Tujuan Latihan
Ketik ulang tanpa perubahan bagian teks tentang industri komik di bawah ini, antara "Promosi Yos Sudarso" dan "tiga juta eksemplar.", termasuk kedua bagian itu.

Potongan Teks
----

SOLOPOS.COM - Satrio Wahono (Solopos/Istimewa)

Solopos.com, SOLO – Komik  adalah salah satu produk industri kreatif yang punya potensi ekonomi dahsyat. Di Amerika Serikat, industri komik—yang didominasi komik superhero—mencatatkan total nilai penjualan US$1,905 miliar untuk edisi cetak dan US$705 juta untuk edisi digital pada 2021.

Artinya, total penjualan komik di Amerika Serikat mencapai US$2,610 miliar atau sekitar Rp39 triliun. Jelas, ini bukan pencapaian remeh. Belum lagi jika kita menghitung produk turunan dari komik, seperti film, novel adaptasi, dan lain sebagainya.

Promosi Yos Sudarso Gugur di Laut Aru, Misi Gagal yang Memicu Ketegangan AU dan AL

Di Jepang, industri komik yang disebut manga tak kalah berjaya. Komik One Piece karya Eichiro Oda atau Oda-Sensei menjadi komik terlaris sepanjang masa dengan terjual 490 juta eksemplar hingga April 2022.

Industri adaptasi film dari manga yang disebut anime tak kalah bergairah mendatangkan devisa bagi Negeri Sakura tersebut. Indonesia seharusnya mencontoh keberhasilan dua negara adidaya tersebut. Indonesia pernah menorehkan prestasi gemilang di bidang komik.

Marcel Bonneff dalam disertasi tentang komik Indonesia (Komik Indonesia, KPG, 1998, hal. 85) mencatat komik Indonesia pada era 1970-an berjaya. Pada 1971, ada 876 judul diterbitkan dengan total penjualan antara dua juta hinga tiga juta eksemplar.

----

Data Hasil Ekstraksi

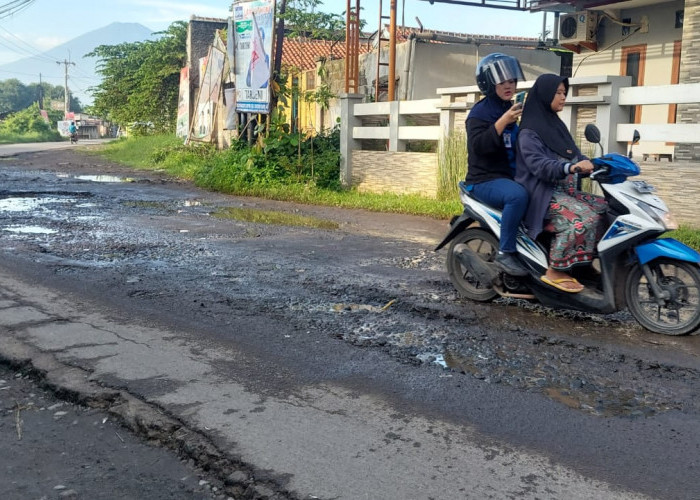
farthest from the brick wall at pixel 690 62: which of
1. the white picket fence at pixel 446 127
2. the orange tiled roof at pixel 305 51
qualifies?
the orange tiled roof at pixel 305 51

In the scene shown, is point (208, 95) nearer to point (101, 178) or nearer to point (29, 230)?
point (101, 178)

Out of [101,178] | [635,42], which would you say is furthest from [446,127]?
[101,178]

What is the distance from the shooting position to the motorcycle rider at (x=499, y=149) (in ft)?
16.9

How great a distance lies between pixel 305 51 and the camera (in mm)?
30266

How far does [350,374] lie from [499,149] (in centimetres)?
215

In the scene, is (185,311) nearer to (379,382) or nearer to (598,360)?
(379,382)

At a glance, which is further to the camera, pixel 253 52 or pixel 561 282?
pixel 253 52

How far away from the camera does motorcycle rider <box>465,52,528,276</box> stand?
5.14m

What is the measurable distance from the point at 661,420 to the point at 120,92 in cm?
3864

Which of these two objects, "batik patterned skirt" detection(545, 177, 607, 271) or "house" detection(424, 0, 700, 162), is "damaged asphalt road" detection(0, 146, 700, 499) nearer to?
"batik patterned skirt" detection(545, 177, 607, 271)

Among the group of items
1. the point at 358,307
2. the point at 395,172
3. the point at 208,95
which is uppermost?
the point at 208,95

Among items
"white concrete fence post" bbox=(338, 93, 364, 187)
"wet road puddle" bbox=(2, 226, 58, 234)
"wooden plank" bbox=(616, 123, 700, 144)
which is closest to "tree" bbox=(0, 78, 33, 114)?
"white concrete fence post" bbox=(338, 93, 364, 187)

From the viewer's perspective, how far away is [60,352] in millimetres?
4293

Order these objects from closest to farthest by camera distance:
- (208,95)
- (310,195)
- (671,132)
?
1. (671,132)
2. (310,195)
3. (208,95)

----

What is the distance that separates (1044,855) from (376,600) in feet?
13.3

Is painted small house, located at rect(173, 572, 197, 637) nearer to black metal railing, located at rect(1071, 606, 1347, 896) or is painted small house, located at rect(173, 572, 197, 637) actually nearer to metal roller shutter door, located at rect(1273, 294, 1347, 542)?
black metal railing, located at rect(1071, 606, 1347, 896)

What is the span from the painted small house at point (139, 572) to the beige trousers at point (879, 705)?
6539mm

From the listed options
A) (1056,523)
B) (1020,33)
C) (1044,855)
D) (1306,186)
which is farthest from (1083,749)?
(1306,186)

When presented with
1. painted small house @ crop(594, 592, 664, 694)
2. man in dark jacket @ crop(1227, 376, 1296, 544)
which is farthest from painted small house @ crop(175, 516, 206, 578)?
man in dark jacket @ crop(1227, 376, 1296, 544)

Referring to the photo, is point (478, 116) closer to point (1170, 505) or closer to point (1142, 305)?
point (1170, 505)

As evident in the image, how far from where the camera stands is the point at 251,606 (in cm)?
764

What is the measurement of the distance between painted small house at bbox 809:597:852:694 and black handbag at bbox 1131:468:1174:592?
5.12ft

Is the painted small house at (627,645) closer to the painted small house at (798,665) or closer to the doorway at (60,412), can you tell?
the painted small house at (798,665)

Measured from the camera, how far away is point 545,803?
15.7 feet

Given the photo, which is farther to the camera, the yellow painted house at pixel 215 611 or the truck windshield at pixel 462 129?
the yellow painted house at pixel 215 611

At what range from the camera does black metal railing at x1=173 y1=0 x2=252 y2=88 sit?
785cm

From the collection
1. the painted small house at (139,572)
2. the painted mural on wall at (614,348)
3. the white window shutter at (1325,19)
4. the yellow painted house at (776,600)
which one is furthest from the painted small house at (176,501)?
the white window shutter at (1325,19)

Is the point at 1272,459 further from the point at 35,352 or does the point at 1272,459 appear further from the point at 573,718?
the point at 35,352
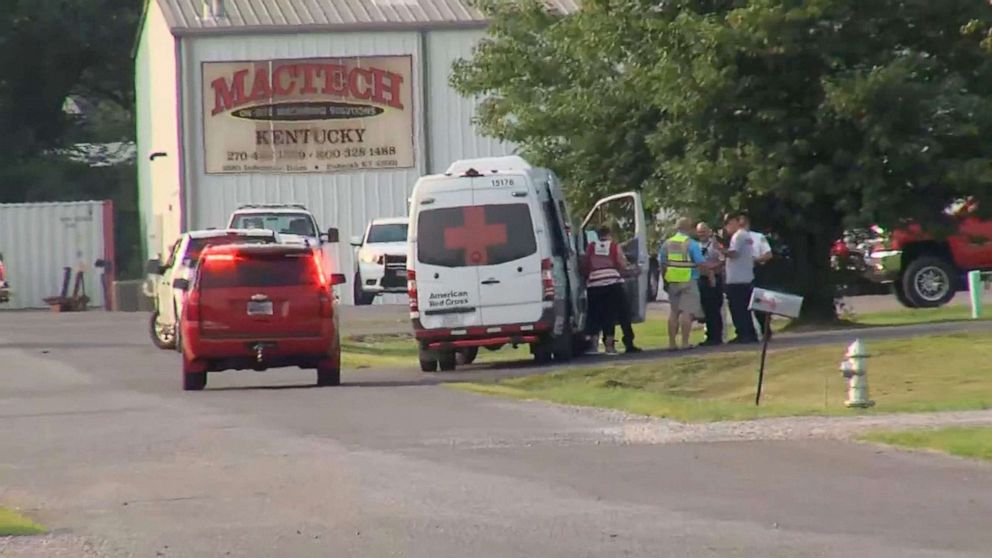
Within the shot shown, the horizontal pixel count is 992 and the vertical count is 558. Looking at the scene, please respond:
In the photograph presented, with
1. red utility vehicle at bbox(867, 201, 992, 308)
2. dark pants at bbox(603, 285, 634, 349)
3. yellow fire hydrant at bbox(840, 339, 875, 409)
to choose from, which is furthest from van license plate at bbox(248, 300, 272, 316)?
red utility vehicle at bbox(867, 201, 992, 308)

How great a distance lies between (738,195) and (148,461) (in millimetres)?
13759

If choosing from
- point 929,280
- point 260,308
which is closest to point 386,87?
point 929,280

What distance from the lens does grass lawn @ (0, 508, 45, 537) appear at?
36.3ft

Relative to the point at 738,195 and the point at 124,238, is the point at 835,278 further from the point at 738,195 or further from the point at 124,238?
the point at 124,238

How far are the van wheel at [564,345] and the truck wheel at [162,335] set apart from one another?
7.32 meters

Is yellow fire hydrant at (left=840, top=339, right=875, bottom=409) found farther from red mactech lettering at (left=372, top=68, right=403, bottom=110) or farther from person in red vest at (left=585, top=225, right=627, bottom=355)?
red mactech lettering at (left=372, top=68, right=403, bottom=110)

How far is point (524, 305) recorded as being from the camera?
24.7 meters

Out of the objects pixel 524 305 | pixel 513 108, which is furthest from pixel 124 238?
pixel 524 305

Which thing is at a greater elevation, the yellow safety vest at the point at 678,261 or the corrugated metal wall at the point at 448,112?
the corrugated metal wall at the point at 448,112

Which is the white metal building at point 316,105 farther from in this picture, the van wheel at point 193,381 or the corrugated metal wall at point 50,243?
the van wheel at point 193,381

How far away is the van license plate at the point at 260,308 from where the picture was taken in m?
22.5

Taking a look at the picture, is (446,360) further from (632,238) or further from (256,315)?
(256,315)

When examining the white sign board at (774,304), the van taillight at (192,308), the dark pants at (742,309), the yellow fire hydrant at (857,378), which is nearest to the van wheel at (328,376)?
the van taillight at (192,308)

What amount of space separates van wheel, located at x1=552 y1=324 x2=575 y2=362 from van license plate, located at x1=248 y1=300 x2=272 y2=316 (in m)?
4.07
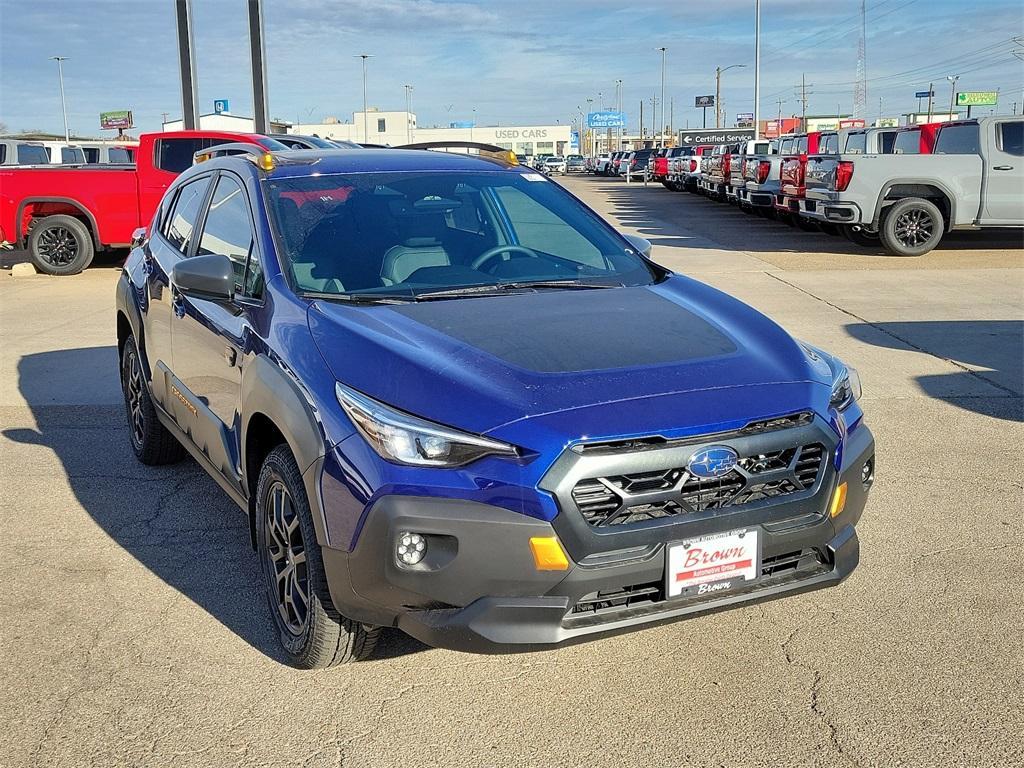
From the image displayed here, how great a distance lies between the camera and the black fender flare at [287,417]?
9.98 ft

----

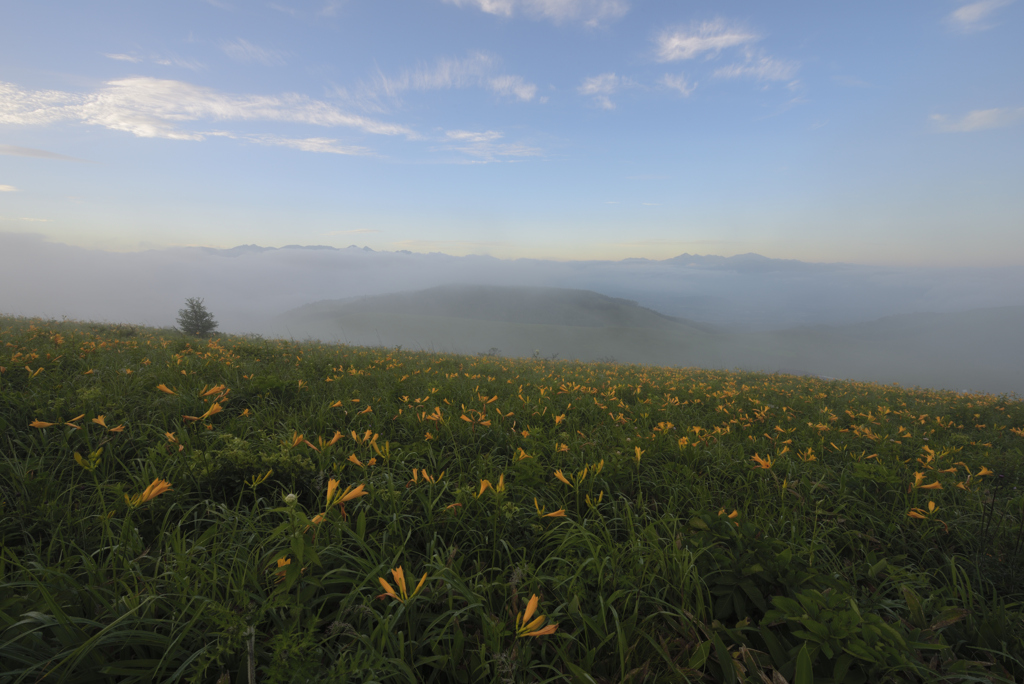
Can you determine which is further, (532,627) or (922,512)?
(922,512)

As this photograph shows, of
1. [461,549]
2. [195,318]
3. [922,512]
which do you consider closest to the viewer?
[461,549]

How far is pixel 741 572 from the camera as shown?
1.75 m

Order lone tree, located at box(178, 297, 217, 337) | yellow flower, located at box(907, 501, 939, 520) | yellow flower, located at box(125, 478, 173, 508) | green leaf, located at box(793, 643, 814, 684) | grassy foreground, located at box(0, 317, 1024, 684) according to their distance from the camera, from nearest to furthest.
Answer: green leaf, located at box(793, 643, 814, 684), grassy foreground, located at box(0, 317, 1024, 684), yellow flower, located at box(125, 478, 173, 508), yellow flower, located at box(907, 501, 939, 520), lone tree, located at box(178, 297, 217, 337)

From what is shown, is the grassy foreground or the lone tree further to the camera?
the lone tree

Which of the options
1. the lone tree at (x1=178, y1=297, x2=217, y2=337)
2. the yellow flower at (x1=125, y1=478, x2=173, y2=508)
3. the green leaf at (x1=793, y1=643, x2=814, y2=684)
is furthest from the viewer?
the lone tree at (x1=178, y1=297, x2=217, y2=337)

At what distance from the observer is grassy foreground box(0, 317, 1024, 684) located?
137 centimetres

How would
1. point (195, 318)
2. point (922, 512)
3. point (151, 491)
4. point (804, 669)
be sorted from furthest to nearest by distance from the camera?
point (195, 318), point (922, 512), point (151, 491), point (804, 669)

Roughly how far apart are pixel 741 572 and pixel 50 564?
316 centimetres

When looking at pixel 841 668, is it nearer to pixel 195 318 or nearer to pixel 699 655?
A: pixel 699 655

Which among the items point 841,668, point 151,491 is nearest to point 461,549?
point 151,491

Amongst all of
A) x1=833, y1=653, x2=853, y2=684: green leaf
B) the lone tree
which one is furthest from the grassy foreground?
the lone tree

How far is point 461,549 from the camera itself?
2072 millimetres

----

Tugas Selesai
Promosi Yos Sudarso Gugur di Laut Aru, Misi Gagal yang Memicu Ketegangan AU dan AL

Di Jepang, industri komik yang disebut manga tak kalah berjaya. Komik One Piece karya Eichiro Oda atau Oda-Sensei menjadi komik terlaris sepanjang masa dengan terjual 490 juta eksemplar hingga April 2022.

Industri adaptasi film dari manga yang disebut anime tak kalah bergairah mendatangkan devisa bagi Negeri Sakura tersebut. Indonesia seharusnya mencontoh keberhasilan dua negara adidaya tersebut. Indonesia pernah menorehkan prestasi gemilang di bidang komik.

Marcel Bonneff dalam disertasi tentang komik Indonesia (Komik Indonesia, KPG, 1998, hal. 85) mencatat komik Indonesia pada era 1970-an berjaya. Pada 1971, ada 876 judul diterbitkan dengan total penjualan antara dua juta hinga tiga juta eksemplar.